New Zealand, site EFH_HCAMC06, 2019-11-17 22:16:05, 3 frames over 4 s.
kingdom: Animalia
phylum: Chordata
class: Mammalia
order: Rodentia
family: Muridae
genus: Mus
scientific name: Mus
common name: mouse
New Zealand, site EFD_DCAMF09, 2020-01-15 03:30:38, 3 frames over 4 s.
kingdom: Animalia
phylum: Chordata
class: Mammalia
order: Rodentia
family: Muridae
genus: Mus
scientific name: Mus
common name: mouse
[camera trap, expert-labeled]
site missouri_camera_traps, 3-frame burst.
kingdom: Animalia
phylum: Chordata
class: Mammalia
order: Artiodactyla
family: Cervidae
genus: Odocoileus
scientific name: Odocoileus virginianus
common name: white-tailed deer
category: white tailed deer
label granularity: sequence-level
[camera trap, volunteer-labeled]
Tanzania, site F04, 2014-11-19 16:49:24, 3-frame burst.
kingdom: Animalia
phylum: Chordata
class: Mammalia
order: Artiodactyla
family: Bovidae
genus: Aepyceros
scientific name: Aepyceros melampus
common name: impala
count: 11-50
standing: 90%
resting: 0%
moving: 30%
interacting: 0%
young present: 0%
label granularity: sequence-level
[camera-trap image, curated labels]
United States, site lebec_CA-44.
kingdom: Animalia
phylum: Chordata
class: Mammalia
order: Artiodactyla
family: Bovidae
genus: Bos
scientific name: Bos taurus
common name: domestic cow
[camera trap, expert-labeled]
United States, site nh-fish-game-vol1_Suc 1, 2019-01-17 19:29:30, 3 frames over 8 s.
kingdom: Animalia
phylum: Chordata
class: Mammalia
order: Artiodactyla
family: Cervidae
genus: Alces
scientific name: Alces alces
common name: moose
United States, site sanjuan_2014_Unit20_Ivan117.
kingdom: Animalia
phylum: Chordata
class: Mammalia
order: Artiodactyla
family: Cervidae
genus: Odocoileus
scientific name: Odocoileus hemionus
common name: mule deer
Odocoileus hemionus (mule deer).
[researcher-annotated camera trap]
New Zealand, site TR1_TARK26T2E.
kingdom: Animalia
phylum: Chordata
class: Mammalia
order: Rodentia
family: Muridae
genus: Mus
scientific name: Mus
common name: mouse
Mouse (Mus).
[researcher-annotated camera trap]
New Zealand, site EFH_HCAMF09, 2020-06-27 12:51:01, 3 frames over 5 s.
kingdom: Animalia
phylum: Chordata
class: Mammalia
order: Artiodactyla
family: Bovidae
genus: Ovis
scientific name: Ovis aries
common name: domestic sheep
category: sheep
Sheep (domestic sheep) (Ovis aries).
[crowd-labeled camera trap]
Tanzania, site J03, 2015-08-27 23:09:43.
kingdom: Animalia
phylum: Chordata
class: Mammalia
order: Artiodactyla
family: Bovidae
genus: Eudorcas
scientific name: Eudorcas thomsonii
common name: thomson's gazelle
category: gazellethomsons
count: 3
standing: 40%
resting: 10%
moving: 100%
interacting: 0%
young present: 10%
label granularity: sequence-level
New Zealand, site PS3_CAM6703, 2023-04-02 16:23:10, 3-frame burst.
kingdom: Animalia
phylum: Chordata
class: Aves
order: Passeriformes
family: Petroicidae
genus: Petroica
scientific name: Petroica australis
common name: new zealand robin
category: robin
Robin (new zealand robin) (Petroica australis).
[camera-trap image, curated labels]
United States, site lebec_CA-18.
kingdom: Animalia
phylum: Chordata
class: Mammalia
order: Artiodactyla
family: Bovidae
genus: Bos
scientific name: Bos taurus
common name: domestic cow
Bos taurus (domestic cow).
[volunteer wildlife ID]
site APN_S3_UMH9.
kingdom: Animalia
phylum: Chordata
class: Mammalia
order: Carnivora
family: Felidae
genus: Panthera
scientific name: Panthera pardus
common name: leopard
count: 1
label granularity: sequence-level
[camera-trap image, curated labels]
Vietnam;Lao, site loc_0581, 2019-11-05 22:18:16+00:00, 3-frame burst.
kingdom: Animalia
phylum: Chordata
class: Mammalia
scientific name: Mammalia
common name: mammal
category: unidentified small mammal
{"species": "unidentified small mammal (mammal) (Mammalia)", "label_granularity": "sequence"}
***
Exercise prompt
From start to finish, retype the records above with complete accuracy.

Task result
New Zealand, site EFH_HCAMC06, 2019-11-17 22:16:05, 3 frames over 4 s.
kingdom: Animalia
phylum: Chordata
class: Mammalia
order: Rodentia
family: Muridae
genus: Mus
scientific name: Mus
common name: mouse
New Zealand, site EFD_DCAMF09, 2020-01-15 03:30:38, 3 frames over 4 s.
kingdom: Animalia
phylum: Chordata
class: Mammalia
order: Rodentia
family: Muridae
genus: Mus
scientific name: Mus
common name: mouse
[camera trap, expert-labeled]
site missouri_camera_traps, 3-frame burst.
kingdom: Animalia
phylum: Chordata
class: Mammalia
order: Artiodactyla
family: Cervidae
genus: Odocoileus
scientific name: Odocoileus virginianus
common name: white-tailed deer
category: white tailed deer
label granularity: sequence-level
[camera trap, volunteer-labeled]
Tanzania, site F04, 2014-11-19 16:49:24, 3-frame burst.
kingdom: Animalia
phylum: Chordata
class: Mammalia
order: Artiodactyla
family: Bovidae
genus: Aepyceros
scientific name: Aepyceros melampus
common name: impala
count: 11-50
standing: 90%
resting: 0%
moving: 30%
interacting: 0%
young present: 0%
label granularity: sequence-level
[camera-trap image, curated labels]
United States, site lebec_CA-44.
kingdom: Animalia
phylum: Chordata
class: Mammalia
order: Artiodactyla
family: Bovidae
genus: Bos
scientific name: Bos taurus
common name: domestic cow
[camera trap, expert-labeled]
United States, site nh-fish-game-vol1_Suc 1, 2019-01-17 19:29:30, 3 frames over 8 s.
kingdom: Animalia
phylum: Chordata
class: Mammalia
order: Artiodactyla
family: Cervidae
genus: Alces
scientific name: Alces alces
common name: moose
United States, site sanjuan_2014_Unit20_Ivan117.
kingdom: Animalia
phylum: Chordata
class: Mammalia
order: Artiodactyla
family: Cervidae
genus: Odocoileus
scientific name: Odocoileus hemionus
common name: mule deer
Odocoileus hemionus (mule deer).
[researcher-annotated camera trap]
New Zealand, site TR1_TARK26T2E.
kingdom: Animalia
phylum: Chordata
class: Mammalia
order: Rodentia
family: Muridae
genus: Mus
scientific name: Mus
common name: mouse
Mouse (Mus).
[researcher-annotated camera trap]
New Zealand, site EFH_HCAMF09, 2020-06-27 12:51:01, 3 frames over 5 s.
kingdom: Animalia
phylum: Chordata
class: Mammalia
order: Artiodactyla
family: Bovidae
genus: Ovis
scientific name: Ovis aries
common name: domestic sheep
category: sheep
Sheep (domestic sheep) (Ovis aries).
[crowd-labeled camera trap]
Tanzania, site J03, 2015-08-27 23:09:43.
kingdom: Animalia
phylum: Chordata
class: Mammalia
order: Artiodactyla
family: Bovidae
genus: Eudorcas
scientific name: Eudorcas thomsonii
common name: thomson's gazelle
category: gazellethomsons
count: 3
standing: 40%
resting: 10%
moving: 100%
interacting: 0%
young present: 10%
label granularity: sequence-level
New Zealand, site PS3_CAM6703, 2023-04-02 16:23:10, 3-frame burst.
kingdom: Animalia
phylum: Chordata
class: Aves
order: Passeriformes
family: Petroicidae
genus: Petroica
scientific name: Petroica australis
common name: new zealand robin
category: robin
Robin (new zealand robin) (Petroica australis).
[camera-trap image, curated labels]
United States, site lebec_CA-18.
kingdom: Animalia
phylum: Chordata
class: Mammalia
order: Artiodactyla
family: Bovidae
genus: Bos
scientific name: Bos taurus
common name: domestic cow
Bos taurus (domestic cow).
[volunteer wildlife ID]
site APN_S3_UMH9.
kingdom: Animalia
phylum: Chordata
class: Mammalia
order: Carnivora
family: Felidae
genus: Panthera
scientific name: Panthera pardus
common name: leopard
count: 1
label granularity: sequence-level
[camera-trap image, curated labels]
Vietnam;Lao, site loc_0581, 2019-11-05 22:18:16+00:00, 3-frame burst.
kingdom: Animalia
phylum: Chordata
class: Mammalia
scientific name: Mammalia
common name: mammal
category: unidentified small mammal
{"species": "unidentified small mammal (mammal) (Mammalia)", "label_granularity": "sequence"}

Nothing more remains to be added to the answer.